Lecture du mardi 20 juillet 2021
REPUBLIQUE FRANCAISE

AU NOM DU PEUPLE FRANCAIS



Vu la procédure suivante :

Par un mémoire distinct et deux autres mémoires, enregistrés les 8 mai,15 juin et 1er juillet 2021 au secrétariat du contentieux du Conseil d'Etat, la société Crédit mutuel Arkéa demande au Conseil d'Etat, en application de l'article 23-5 de l'ordonnance n° 58-1067 du 7 novembre 1958 et à l'appui de sa requête tendant à l'annulation de la décision de caractère général n° 1-2021 relative au renforcement de la cohésion du Groupe Crédit mutuel adoptée par le conseil d'administration du 2 février 2021 de la Confédération nationale du Crédit mutuel (CNCM), de renvoyer au Conseil constitutionnel la question de la conformité aux droits et libertés garantis par la Constitution des deux premières phrases du deuxième alinéa de l'article L. 511-31 du code monétaire et financier et du dernier alinéa de l'article L. 512-56 du même code.

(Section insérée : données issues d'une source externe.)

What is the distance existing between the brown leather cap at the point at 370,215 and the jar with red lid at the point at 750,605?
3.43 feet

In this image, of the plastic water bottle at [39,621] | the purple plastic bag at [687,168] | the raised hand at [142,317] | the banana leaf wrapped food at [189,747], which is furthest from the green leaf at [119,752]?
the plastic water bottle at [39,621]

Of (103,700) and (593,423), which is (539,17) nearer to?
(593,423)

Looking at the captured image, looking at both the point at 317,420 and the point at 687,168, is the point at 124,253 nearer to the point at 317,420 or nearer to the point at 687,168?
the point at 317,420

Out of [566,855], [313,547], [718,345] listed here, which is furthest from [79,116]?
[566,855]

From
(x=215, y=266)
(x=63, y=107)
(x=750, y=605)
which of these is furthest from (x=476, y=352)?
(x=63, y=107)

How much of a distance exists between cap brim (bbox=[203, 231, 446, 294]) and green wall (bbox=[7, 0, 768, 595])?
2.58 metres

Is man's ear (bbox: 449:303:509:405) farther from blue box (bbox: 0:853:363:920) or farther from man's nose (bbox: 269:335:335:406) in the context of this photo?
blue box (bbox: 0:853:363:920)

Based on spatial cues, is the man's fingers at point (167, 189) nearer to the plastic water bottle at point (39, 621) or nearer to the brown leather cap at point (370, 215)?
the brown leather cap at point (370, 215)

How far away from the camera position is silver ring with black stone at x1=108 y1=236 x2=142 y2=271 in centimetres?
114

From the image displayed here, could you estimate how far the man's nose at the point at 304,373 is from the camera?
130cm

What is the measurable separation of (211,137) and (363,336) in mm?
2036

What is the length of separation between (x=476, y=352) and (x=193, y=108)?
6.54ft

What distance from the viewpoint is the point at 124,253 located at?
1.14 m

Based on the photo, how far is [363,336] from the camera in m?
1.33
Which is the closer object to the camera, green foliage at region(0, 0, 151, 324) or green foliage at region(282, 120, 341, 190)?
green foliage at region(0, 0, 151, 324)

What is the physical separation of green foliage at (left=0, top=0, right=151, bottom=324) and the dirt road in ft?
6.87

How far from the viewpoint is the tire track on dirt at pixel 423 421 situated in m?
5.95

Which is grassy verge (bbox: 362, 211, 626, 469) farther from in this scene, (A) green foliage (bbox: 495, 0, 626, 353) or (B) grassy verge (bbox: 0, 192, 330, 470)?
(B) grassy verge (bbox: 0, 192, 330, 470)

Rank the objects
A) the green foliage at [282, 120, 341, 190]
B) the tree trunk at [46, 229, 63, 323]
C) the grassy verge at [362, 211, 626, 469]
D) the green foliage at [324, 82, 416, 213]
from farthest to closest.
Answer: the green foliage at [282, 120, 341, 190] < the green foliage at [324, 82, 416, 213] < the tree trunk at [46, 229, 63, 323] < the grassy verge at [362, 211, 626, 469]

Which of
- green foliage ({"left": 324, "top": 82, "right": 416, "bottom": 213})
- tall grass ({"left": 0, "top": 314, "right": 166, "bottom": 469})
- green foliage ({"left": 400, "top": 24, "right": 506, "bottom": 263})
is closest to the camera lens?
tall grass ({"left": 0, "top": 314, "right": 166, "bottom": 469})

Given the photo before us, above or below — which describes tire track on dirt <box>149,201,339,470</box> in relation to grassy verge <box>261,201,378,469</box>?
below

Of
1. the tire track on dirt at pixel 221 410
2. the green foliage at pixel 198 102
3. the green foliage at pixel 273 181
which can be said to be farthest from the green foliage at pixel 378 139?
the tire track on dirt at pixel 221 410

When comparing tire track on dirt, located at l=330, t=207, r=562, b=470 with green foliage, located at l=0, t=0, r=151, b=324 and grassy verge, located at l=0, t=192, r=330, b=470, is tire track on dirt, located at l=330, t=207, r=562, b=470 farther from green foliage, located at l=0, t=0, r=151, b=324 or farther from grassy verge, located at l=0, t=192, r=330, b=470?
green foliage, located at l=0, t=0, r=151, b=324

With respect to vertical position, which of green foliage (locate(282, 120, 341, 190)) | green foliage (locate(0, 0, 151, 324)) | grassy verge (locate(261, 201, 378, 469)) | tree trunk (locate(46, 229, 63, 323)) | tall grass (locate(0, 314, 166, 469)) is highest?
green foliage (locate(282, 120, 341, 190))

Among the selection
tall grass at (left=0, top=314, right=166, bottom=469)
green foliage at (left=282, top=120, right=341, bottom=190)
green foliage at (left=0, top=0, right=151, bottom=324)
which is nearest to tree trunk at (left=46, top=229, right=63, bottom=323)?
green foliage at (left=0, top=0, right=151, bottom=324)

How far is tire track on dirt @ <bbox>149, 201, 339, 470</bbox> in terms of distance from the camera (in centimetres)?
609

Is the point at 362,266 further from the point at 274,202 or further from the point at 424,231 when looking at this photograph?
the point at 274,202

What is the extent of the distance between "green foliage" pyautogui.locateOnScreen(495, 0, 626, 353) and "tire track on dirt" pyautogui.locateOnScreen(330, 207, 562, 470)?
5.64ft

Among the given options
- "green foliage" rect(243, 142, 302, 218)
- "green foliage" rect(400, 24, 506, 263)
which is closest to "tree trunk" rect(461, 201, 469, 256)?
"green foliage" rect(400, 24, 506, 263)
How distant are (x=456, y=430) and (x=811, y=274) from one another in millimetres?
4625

Vu les autres pièces du dossier ;

Vu :
- la Constitution, notamment son Préambule et son article 61-1 ;
- l'ordonnance n° 58-1067 du 7 novembre 1958 ;
- le code monétaire et financier ;
- l'ordonnance n°2013-544 du 27 juin 2013 ;
- le code de justice administrative ;

Vu la note en délibéré, enregistrée le 7 juillet 2021, présentée par la société Crédit mutuel Arkéa ;



Après avoir entendu en séance publique :

- le rapport de Mme Cécile Nissen, maître des requêtes en service extraordinaire,

- les conclusions de Mme Céline Guibé, rapporteure publique ;

La parole ayant été donnée, après les conclusions, à la SCP Spinosi, avocat de la Confédération nationale du crédit mutuel ;



Considérant ce qui suit :

1. Aux termes du premier alinéa de l'article 23-5 de l'ordonnance du 7 novembre 1958 portant loi organique sur le Conseil constitutionnel : " Le moyen tiré de ce qu'une disposition législative porte atteinte aux droits et libertés garantis par la Constitution peut être soulevé (...) à l'occasion d'une instance devant le Conseil d'Etat (...) ". Il résulte des dispositions de ce même article que le Conseil constitutionnel est saisi de la question prioritaire de constitutionnalité à la triple condition que la disposition contestée soit applicable au litige ou à la procédure, qu'elle n'ait pas déjà été déclarée conforme à la Constitution dans les motifs et le dispositif d'une décision du Conseil constitutionnel, sauf changement des circonstances, et que la question soit nouvelle ou présente un caractère sérieux.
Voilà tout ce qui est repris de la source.